La France, premier marché européen de X : 12,4 millions d'utilisateurs, après une chute de 33 %
La France est le premier marché européen de X avec 12 388 560 utilisateurs actifs mensuels au premier semestre 2026, selon le rapport de transparence DSA de la plateforme. Stable par rapport au semestre précédent (+0,95 %, contre 12 271 889 utilisateurs). Mais là encore, ce calme plat mérite qu'on remonte un peu.
Entre avril et juin 2025, la France comptait encore 18 401 541 utilisateurs, en progression de 5,6 % sur la période précédente (rapport de transparence X, DSA, 2025). Puis, au second semestre 2025 : moins 33 %. D'un coup. Comme si un tiers des utilisateurs français avaient tiré un trait sur la plateforme entre l'été et la fin de l'année.
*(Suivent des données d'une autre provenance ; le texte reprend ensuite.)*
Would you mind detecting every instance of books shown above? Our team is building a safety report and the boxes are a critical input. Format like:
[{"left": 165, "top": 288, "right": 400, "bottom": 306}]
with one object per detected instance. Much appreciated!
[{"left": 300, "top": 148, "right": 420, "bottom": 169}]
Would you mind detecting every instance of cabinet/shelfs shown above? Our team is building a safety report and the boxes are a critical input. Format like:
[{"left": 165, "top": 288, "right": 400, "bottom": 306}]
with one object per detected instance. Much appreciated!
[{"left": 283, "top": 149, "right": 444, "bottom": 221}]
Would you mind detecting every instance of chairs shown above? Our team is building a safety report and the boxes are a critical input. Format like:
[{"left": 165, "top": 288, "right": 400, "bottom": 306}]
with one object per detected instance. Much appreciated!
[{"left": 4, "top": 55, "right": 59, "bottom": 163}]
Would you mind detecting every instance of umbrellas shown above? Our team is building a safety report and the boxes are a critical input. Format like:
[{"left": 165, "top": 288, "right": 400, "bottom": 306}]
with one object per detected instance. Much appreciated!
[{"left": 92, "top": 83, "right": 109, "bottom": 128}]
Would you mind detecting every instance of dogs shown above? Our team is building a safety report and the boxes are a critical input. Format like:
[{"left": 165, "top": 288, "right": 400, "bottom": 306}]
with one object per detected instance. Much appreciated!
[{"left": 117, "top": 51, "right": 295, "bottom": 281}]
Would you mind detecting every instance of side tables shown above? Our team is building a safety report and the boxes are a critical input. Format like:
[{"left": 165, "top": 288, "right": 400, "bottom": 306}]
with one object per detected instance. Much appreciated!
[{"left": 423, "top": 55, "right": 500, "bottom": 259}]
La trajectoire française suit exactement le même schéma que la moyenne européenne. Ce n'est pas un phénomène franco-français. C'est généralisé. Ce qui, si vous voulez mon avis, rend la question encore plus intéressante : qu'est-ce qui s'est passé, exactement, à l'été 2025 ?
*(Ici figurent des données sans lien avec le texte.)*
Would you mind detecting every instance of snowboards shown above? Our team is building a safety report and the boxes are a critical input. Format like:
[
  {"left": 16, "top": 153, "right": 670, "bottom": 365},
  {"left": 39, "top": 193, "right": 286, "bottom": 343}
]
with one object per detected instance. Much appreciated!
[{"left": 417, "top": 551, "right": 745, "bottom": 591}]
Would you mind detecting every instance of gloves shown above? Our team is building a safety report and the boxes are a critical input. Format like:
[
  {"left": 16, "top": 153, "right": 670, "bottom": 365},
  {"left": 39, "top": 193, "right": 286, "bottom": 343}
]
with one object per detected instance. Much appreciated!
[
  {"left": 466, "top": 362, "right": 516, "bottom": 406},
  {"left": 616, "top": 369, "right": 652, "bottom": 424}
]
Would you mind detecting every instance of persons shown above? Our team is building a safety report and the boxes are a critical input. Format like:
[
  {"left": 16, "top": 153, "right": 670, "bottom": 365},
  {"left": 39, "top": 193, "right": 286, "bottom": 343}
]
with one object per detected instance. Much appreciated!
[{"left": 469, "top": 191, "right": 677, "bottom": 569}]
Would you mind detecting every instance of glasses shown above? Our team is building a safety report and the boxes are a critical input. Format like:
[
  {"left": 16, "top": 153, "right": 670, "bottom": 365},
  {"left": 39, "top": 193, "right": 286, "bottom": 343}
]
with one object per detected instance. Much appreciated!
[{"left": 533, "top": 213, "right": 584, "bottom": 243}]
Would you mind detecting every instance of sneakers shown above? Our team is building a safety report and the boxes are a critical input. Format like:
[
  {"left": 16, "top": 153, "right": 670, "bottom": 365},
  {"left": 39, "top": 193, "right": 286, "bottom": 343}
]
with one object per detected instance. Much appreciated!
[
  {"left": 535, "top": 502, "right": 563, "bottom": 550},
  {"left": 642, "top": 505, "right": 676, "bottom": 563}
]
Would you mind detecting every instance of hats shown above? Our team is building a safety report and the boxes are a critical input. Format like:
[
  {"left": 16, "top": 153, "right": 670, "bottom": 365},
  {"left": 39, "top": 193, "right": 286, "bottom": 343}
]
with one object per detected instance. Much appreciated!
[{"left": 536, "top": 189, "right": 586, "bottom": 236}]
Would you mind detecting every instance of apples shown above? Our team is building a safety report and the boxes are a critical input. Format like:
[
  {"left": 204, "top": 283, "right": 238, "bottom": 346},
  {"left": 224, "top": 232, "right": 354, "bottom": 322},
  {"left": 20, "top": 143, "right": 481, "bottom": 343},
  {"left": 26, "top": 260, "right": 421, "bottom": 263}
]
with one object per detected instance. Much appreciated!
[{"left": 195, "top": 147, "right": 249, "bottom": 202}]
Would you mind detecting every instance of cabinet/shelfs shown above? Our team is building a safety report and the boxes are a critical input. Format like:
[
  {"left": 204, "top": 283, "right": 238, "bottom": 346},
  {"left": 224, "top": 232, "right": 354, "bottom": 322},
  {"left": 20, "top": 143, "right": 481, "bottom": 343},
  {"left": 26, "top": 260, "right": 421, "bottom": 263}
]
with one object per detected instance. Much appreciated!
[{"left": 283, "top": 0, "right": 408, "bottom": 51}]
La coïncidence qui fait réfléchir : Grok, les deepfakes et l'amende DSA
La chute de 37 % de l'audience européenne de X coïncide avec une période de polémiques majeures autour de la plateforme, notamment autour de Grok, son assistant d'intelligence artificielle intégré. Les rapports de transparence DSA n'expliquent rien : ils comptent des têtes, c'est tout. Mais les dates parlent d'elles-mêmes.
Le 5 décembre 2025, la Commission européenne a infligé à X une amende de 120 millions d'euros, première sanction prononcée dans le cadre du Digital Services Act (DSA). Motifs retenus : conception trompeuse de la coche bleue payante, manque de transparence du répertoire publicitaire, absence d'accès aux données pour les chercheurs. Bonjour le foutage de gueule.
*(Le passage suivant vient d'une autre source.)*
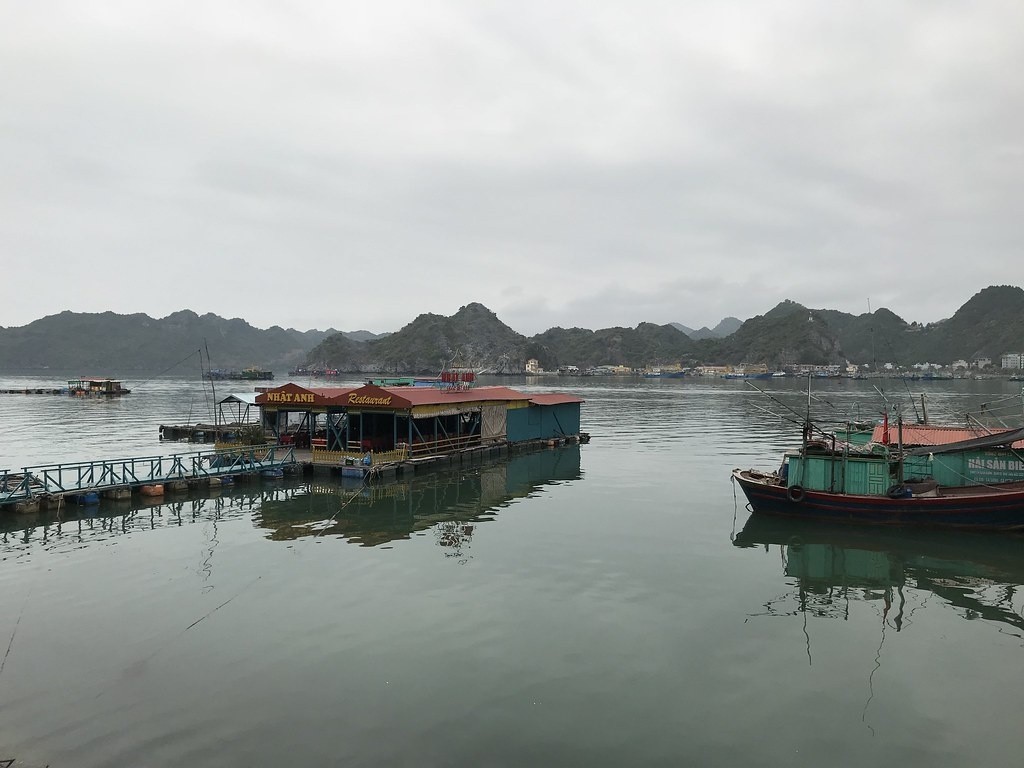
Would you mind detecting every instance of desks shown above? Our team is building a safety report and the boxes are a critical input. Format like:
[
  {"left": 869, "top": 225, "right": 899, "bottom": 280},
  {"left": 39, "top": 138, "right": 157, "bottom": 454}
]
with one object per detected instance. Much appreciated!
[
  {"left": 282, "top": 435, "right": 296, "bottom": 449},
  {"left": 362, "top": 439, "right": 382, "bottom": 451},
  {"left": 312, "top": 441, "right": 326, "bottom": 451}
]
Le 26 janvier 2026, la Commission a ouvert une nouvelle enquête formelle visant directement Grok, après la diffusion de deepfakes sexuels de femmes et de mineurs générés par l'outil. Des hypertrucages. De mineurs. Générés par l'IA maison d'une plateforme qui compte des dizaines de millions d'utilisateurs européens.
Pas de commentaire.
Mi-juillet 2026, la Commission européenne a validé un plan d'action correctif proposé par X pour se mettre en conformité sur l'accès aux données des chercheurs et la transparence du répertoire publicitaire. La plateforme dispose de six mois pour appliquer ces mesures, sous surveillance renforcée de Bruxelles. On attend de voir.
Ce que ces chiffres DSA nous disent, au fond, c'est moins l'état de X aujourd'hui que la vitesse à laquelle une plateforme peut se vider quand elle accumule les casseroles. 37 % d'audience perdue en un semestre. C'est massif. Et les 64,7 millions qui restent ? Ils ont peut-être juste moins d'endroits où aller.
Méthodologie : les chiffres cités proviennent des rapports de transparence publiés par X dans le cadre du Digital Services Act (DSA), couvrant les périodes octobre 2024-mars 2025, avril-juin 2025, juillet-décembre 2025 et janvier-juin 2026. Ces données sont auto-déclarées par X et n'ont pas fait l'objet d'une vérification indépendante par un organisme tiers.